- ИСХОДНЫЙ ТЕКСТ -
——————————
«Смерти не боялись, а немцев – тем более»

- Родился 8 октября 1920 года в Белоруссии, в местечке под Оршей, в семье портного-шапочника. Отец, участник Первой мировой и Гражданской войн, в 1930 году перевез семью в Оршу, где работал заведующим буфетом в местном театре. Я окончил семь классов еврейской школы, затем продолжил обучение в средней белорусской школе, но в 10-м классе, не дожидаясь окончания учебного года, уехал в Ульяновск, где поступил в школу авиатехников, готовившую технические кадры для аэроклубов. Еще до этого события я занимался в нашем местном аэроклубе и уже самостоятельно летал на У-2.
В армию меня призвали в 1940 году, и после прохождения всевозможных отборочных комиссий я был зачислен курсантом в Армавирскую летную школу, готовившую летчиков-истребителей. Курс нашего обучения был двухгодичным, и до начала войны курсанты, помимо необходимой теоретической подготовки, успели освоить пилотирование на истребителях И-15, И-153, а в самом конце учебы в летный парк авиашколы прибыли истребители Як-1.
Наш набор состоял из ребят, уже окончивших аэроклубы, поэтому на самолетах У-2 мы отрабатывали только элементы скоростной посадки. Выпустили нас из училища в августе 1941 года в звании сержантов, и я с несколькими товарищами получил назначение на Западный фронт. Прибыли в сентябре в какой-то полк, уже и номера его не помню, на вооружении полка были самолеты Як-1. Сделал там несколько вылетов на сопровождение бомбардировочной авиации, а потом меня тяжело ранило. Немцы бомбили наш аэродром, под разрывами бомб мы побежали к своим самолетам, стоявшим на взлетной полосе. Бомба разорвалась прямо рядом со мной, меня посекло осколками и сильно контузило, но, что самое обидное для пилота, мне осколки изуродовали кисть правой руки, а один палец оторвало совсем.
Полгода я провел в тыловом госпитале в Саратове, а потом началась кочевая жизнь по летным запасным полкам. Куда ни приедешь, летчиков - сотни, а самолетов - единицы, техники для нас не было. Ждали «у моря погоды» на голодном тыловом пайке.
——————————
- РАЗДЕЛ ДАННЫХ -
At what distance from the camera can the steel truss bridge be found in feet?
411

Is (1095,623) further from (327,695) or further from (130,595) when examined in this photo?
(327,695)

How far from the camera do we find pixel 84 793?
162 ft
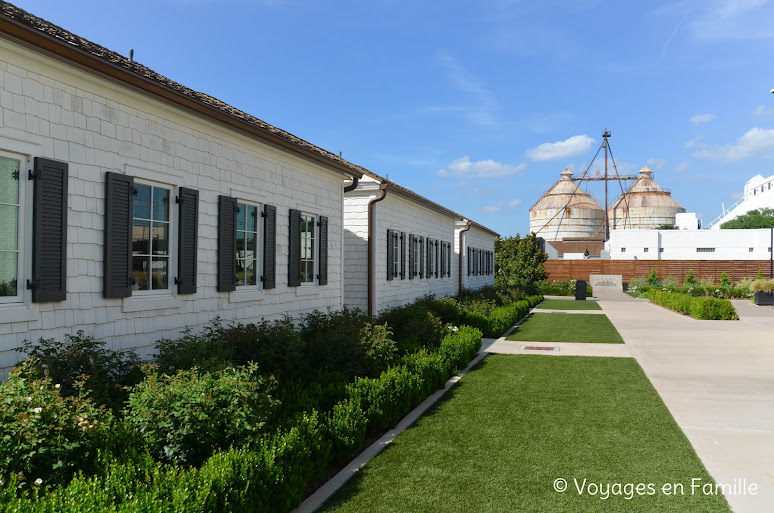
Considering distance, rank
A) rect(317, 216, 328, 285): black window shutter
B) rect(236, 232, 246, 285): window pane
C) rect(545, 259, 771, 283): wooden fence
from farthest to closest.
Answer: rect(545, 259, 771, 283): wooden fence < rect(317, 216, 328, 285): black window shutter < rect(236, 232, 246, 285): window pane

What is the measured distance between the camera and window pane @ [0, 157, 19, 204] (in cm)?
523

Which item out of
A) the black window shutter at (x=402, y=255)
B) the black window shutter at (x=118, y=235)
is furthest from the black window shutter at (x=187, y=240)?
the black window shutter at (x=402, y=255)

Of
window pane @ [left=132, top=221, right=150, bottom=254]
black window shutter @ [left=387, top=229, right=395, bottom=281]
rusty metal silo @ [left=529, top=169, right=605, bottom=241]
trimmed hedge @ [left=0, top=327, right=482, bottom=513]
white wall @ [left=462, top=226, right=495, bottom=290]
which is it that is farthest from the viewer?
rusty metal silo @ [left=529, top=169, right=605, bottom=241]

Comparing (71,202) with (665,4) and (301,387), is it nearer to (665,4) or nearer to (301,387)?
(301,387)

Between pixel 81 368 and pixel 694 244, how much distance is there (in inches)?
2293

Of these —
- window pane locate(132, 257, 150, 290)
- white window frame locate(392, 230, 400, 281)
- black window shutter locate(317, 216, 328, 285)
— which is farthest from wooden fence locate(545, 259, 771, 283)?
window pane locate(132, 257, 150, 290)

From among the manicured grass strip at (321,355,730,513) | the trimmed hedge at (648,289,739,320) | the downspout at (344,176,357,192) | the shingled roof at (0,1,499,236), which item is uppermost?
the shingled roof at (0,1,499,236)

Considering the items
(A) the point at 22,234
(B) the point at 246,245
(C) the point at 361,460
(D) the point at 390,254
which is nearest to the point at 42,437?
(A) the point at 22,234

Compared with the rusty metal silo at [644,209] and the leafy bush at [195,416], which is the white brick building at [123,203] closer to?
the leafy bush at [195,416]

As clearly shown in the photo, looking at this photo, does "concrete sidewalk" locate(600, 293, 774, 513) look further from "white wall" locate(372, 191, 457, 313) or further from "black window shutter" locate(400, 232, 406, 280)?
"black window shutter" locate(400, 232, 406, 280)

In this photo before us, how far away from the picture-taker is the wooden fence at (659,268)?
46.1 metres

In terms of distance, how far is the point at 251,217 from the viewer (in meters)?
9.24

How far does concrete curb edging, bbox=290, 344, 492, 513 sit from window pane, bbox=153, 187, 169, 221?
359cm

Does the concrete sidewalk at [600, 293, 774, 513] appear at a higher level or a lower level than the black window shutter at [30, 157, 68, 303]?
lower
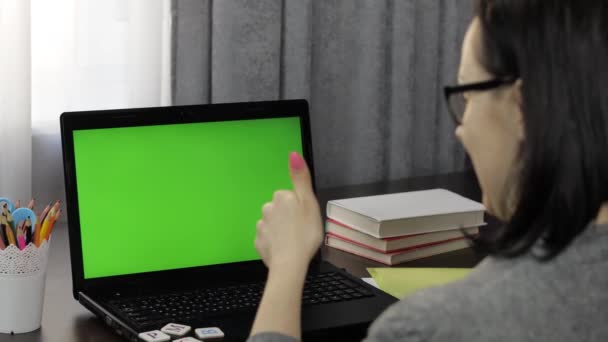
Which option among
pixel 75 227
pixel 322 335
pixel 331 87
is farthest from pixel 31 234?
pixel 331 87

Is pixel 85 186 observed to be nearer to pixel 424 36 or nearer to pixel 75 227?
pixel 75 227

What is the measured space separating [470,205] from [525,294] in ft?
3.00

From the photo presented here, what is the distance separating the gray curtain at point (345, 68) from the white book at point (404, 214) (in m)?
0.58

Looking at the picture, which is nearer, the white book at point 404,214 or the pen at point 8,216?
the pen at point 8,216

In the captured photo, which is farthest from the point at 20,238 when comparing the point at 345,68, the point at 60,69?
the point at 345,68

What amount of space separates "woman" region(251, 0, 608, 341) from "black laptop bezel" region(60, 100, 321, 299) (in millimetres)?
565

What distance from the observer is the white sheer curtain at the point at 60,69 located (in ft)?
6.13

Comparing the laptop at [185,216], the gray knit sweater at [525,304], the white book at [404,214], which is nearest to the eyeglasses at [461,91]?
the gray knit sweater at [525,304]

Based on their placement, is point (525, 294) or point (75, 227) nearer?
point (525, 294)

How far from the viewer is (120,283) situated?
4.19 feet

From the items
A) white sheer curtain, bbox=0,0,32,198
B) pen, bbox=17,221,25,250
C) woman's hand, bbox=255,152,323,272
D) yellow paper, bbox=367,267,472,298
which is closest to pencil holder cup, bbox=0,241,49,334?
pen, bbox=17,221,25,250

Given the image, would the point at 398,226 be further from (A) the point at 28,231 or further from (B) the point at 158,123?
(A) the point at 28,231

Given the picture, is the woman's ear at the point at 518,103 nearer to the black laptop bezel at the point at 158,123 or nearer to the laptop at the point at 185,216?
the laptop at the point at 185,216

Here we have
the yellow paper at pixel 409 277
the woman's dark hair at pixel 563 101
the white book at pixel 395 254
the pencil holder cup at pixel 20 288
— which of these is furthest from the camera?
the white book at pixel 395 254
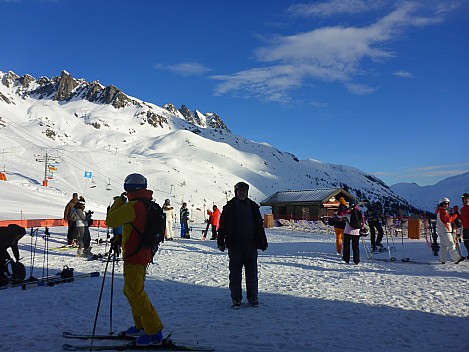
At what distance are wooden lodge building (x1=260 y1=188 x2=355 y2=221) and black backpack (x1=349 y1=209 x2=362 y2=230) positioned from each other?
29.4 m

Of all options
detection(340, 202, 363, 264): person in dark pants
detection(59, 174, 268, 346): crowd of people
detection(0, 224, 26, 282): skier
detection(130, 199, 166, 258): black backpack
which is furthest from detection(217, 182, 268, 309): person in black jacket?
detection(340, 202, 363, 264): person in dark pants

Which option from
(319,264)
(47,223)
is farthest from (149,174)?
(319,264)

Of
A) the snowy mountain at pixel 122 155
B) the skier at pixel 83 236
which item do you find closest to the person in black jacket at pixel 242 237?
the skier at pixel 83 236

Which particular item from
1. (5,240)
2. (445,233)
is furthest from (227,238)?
——————————
Повторите дословно фрагмент исходного текста: всё от слов «Наш набор состоял» и вплоть до слов «палец оторвало совсем.».

Наш набор состоял из ребят, уже окончивших аэроклубы, поэтому на самолетах У-2 мы отрабатывали только элементы скоростной посадки. Выпустили нас из училища в августе 1941 года в звании сержантов, и я с несколькими товарищами получил назначение на Западный фронт. Прибыли в сентябре в какой-то полк, уже и номера его не помню, на вооружении полка были самолеты Як-1. Сделал там несколько вылетов на сопровождение бомбардировочной авиации, а потом меня тяжело ранило. Немцы бомбили наш аэродром, под разрывами бомб мы побежали к своим самолетам, стоявшим на взлетной полосе. Бомба разорвалась прямо рядом со мной, меня посекло осколками и сильно контузило, но, что самое обидное для пилота, мне осколки изуродовали кисть правой руки, а один палец оторвало совсем.